Here’s a nice excerpt from Walking, by Henry David Thoreau:
My desire for knowledge is intermittent, but my desire to bathe my head in atmospheres unknown to my feet is perennial and constant. The highest that we can attain to is not Knowledge, but Sympathy with Intelligence. I do not know that this higher knowledge amounts to anything more definite than a novel and grand surprise on a sudden revelation of the insufficiency of all that we called Knowledge before—a discovery that there are more things in heaven and earth than are dreamed of in our philosophy. It is the lighting up of the mist by the sun. Man cannot KNOW in any higher sense than this, any more than he can look serenely and with impunity in the face of the sun: “You will not perceive that, as perceiving a particular thing,” say the Chaldean Oracles.
At first reading, it may seem to be an argument against Knowing anything but Thoreau declares “insufficiency” of knowledge in the philosophical, not the scientific sense.

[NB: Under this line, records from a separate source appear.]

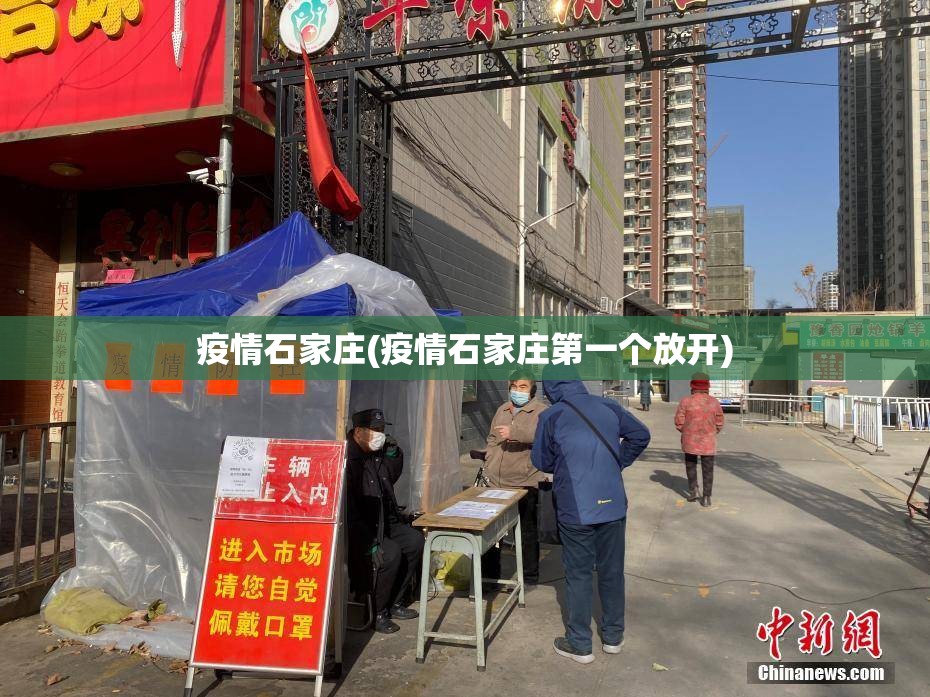 疫情石家庄(疫情石家庄第一个放开) 疫情石家庄(疫情石家庄第一个放开)
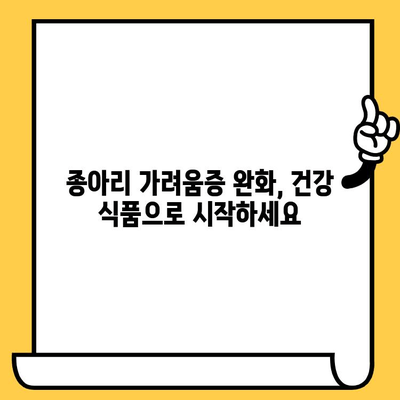 종아리 가려움증 해결, 피부 건강 영양제 추천 | 가려움증 완화, 피부 개선, 건강 식품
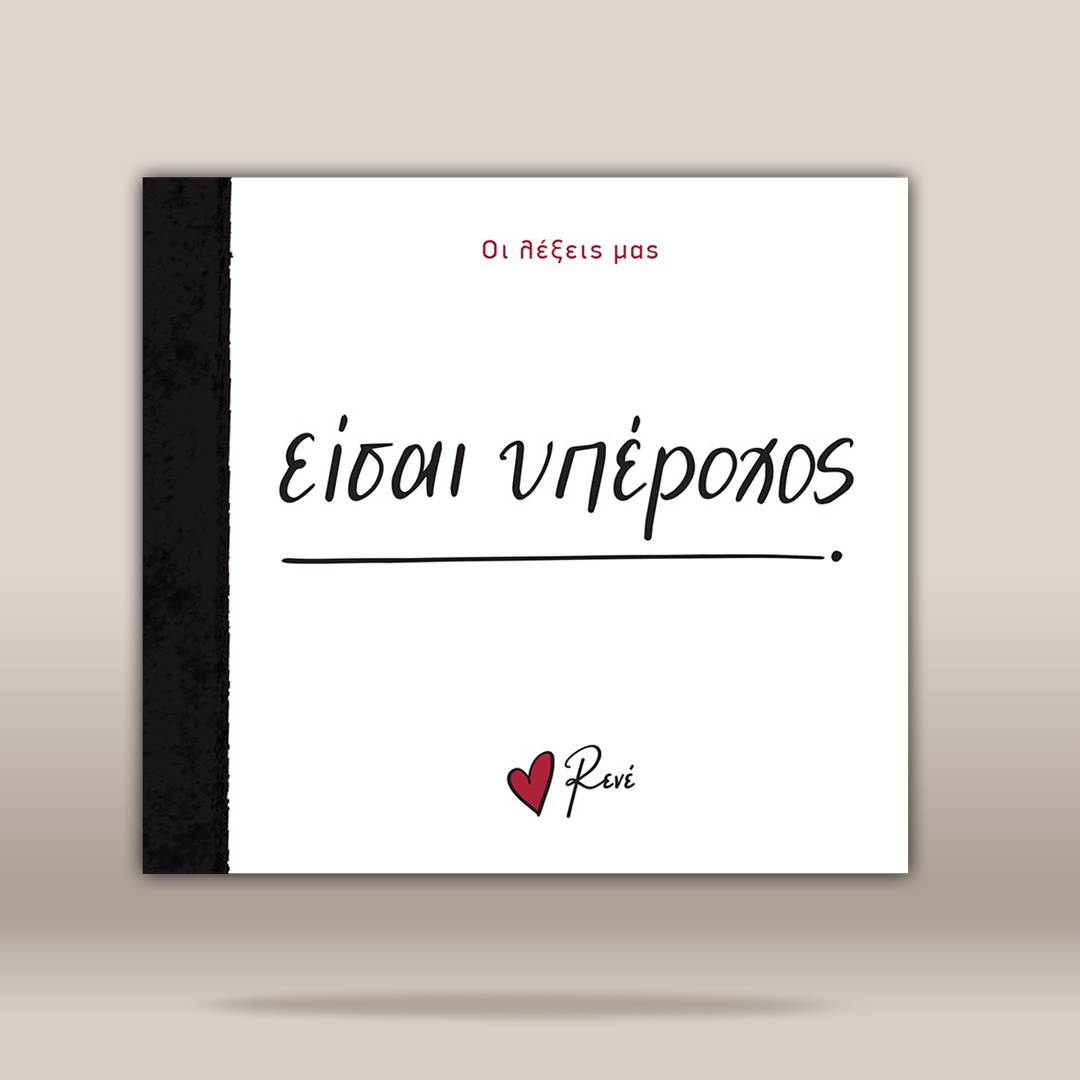 A square white book or album cover with a black spine band, featuring the Greek title 'ΕΙΣΑΙ ΥΠΕΡΟΧΟΣ' in black script, small red text at the top, and a small red heart logo with the name 'Rene' at the bottom. The cover is centered on a warm beige gradient background.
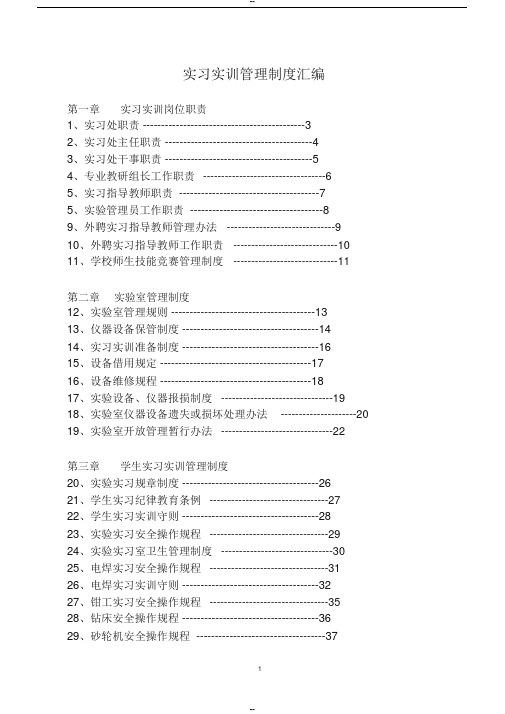 实习实训管理制度汇编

So, I feel that I can staunchly defend the merits of Science and Knowledge with a video like Science in America from Neil deGrasse Tyson, while nodding along with Thoreau about the importance of imaginatively underestimating how little we understand. That is to say: science is splendidly suited to uncovering truths (statistical significance), completing tasks (move this to there), advancing understanding (how are life and matter shaped), and setting the course of humanity (how should we behave to make sure our descendants don’t die). But if our hubris makes us believe the narrowness of our experimentation accounts for the broadness of the unknown, then we’re just punching buttons on a treadmill. For it is always the imaginative leap of the hypothetical that takes theory, instrumentation, experimentation from one plateau to the next.
Then I would say: science not governed by imagination, but alloyed with it.